Мы встретились в кофейне, как было условлено. В белой хлопковой рубахе без воротника – на восточный манер, в пестрых шальварах и кожаных сандалиях с тонкими тиснеными союзками, с амулетом на шее и «фенечками» на тяжелых запястьях, он производил впечатление транзитного пассажира индийских авиалиний, бог весть как и зачем занесенного в вечернюю Москву. Мне показалось, что облик его таит в себе подвох, как любая публичная декларация: долю вынужденной лжи, наивно-спасительной полуправды, потому что все эти легкомысленные наносы слишком очевидно контрастировали с его настроением. Подозрение мое не замедлило оправдаться. Вдруг оказалось, что выбранное место совсем не к случаю: его нервировало звяканье посуды, тарахтение кофемолки, возбужденный летучий говорок посетителей. Он был напряжен и мрачен. Никогда прежде мне не случалось видеть его в таком состоянии. От него всегда веяло силой, заставлявшей внимать ему и повиноваться. Впрочем, он не злоупотреблял. Но все, что с некоторых пор происходило в его жизни, творилось его волею и под его контролем. А тут его накрыло (раздражение ли? беспокойство?), и он не мог справиться с собой. Пришлось покинуть заведение, унося в ноздрях пряный аромат боливийской арабики – единственный трофей, в личной таре.

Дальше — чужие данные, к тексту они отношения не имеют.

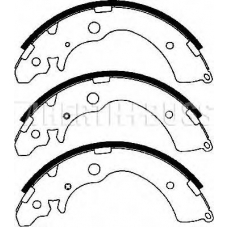 J3504011 NIPPARTS Комплект тормозных колодок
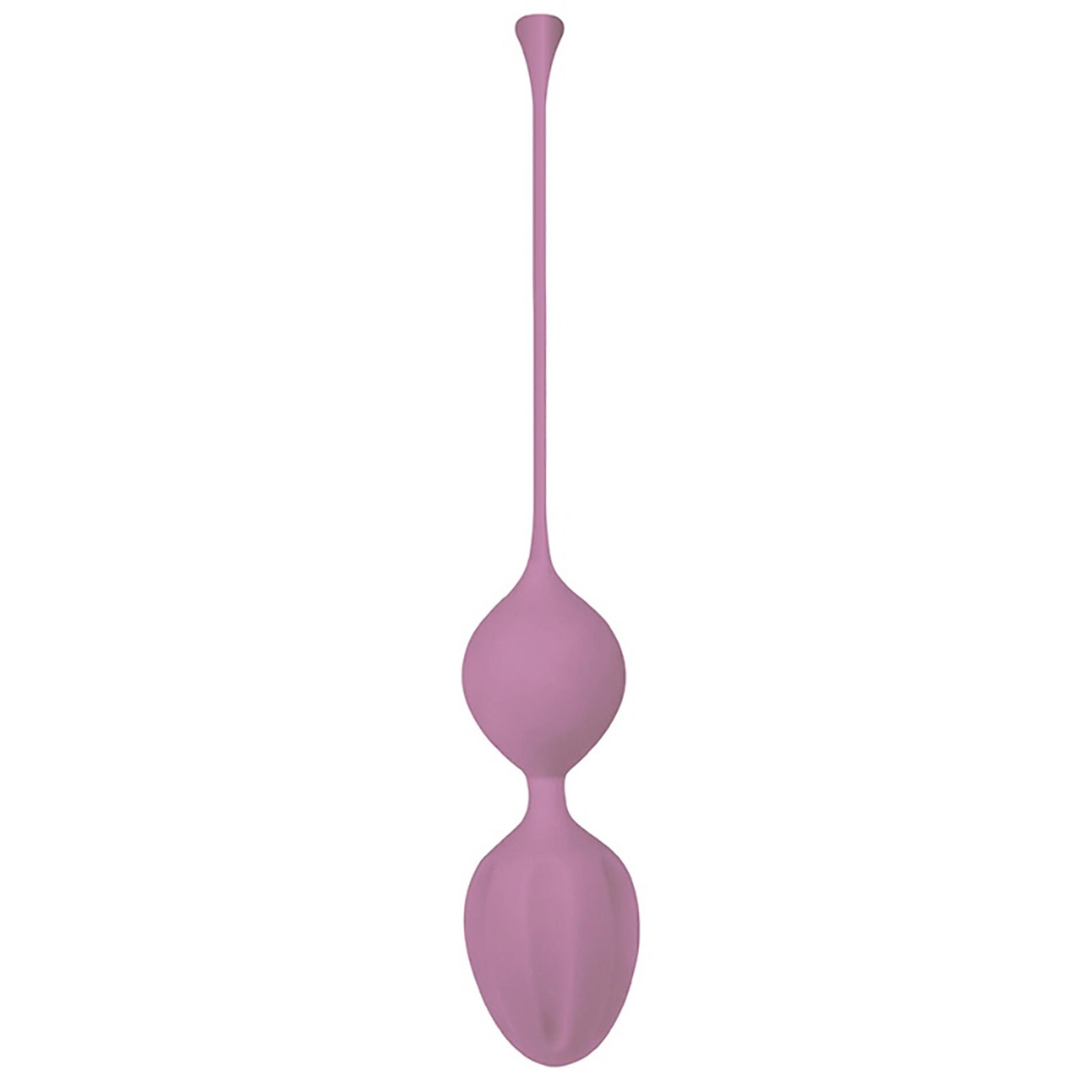 Kulki gejszy Kegel Balls – silikonowe, 95 g — zdjęcie 1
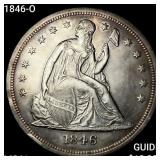 1846-O Seated Liberty Dollar UNCIRCULATED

Мы побрели в сторону Большой Ордынки – где-то там он приткнул свой автомобиль. Уличные фонари освещали высокий свод его бритой головы с татуировкой дракона за ухом, длинные ноги выносили вперед, и мне никак не удавалось поравняться с ним. Казалось, он погружен в свои думы и едва ли помнит о моем присутствии за своей спиной. Хотелось крикнуть ему, Гулливеру, лилипутское «Гекина дегуль!», но то ли голос подвел, то ли самомнение возразило, что-де лилипутского во мне ничего и нет. Разве что место в ранжире статусных персон.

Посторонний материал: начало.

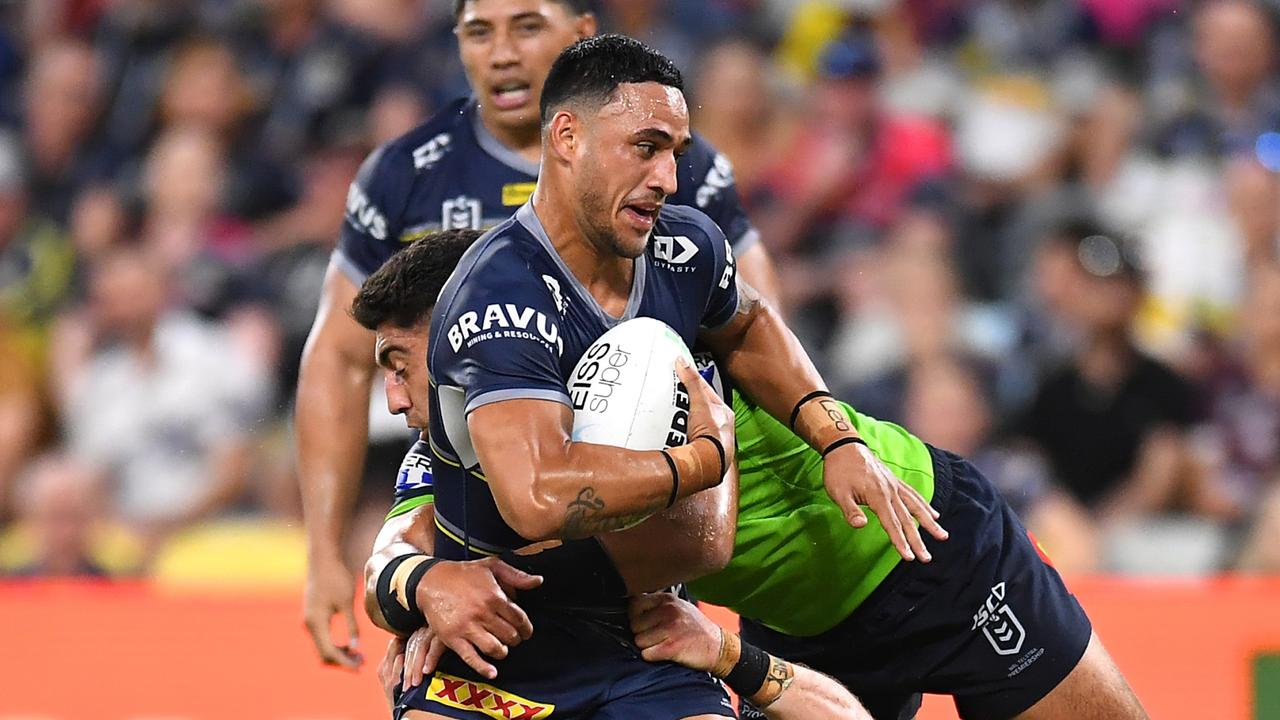 NRL 2022  North Queensland Cowboys centre Valentine Holmes might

Конечно, возникнуть в прайм-тайм в общественном месте, зиять там своей внутренней растерзанностью с налетом костюмированной драмы было, на мой взгляд, опрометчиво. Публичность – тяжкий крест, на котором распята твоя репутация. Ежемоментно ты рискуешь стать посмешищем или изгоем. Общество строго надзирает за твоей моралью и бесконечно провоцирует. Тебя припрут к стенке по какому-нибудь вздорному поводу и мордуют, мордуют, изничтожая тонкое, восприимчивое, чем работает творческий человек. И все силы уходят в наращивание брони. Потому что ты не принадлежишь обществу. Ты стремишься к уединению ради внутреннего тока мыслей и подробного переживания чувств. Ты – семя Космоса, из которого должен пробиться пурпурный благоуханный цветок.

На этой патетической ноте мои размышления были прерваны.

– Скажи, тебе когда-нибудь приходилось испытывать запредельно сильное влечение?

Говорят ли об этом вот так: на ходу, без возможности перевести дух, заглянуть собеседнику в лицо? Нуждался ли мой спутник в ответе на самом деле? Наша встреча была для меня желанной, хоть и неожиданной, но мне и в голову не могло прийти, что поводом к ней может послужить столь интимный предмет. Во мне зрело беспокойство, но теплилась надежда, что все обойдется, и речь пойдет о вещах профессиональных. Но он ждал. И мне пришлось добывать из себя какие-то осторожные слова, чтоб не попасть впросак, ошибившись в контексте.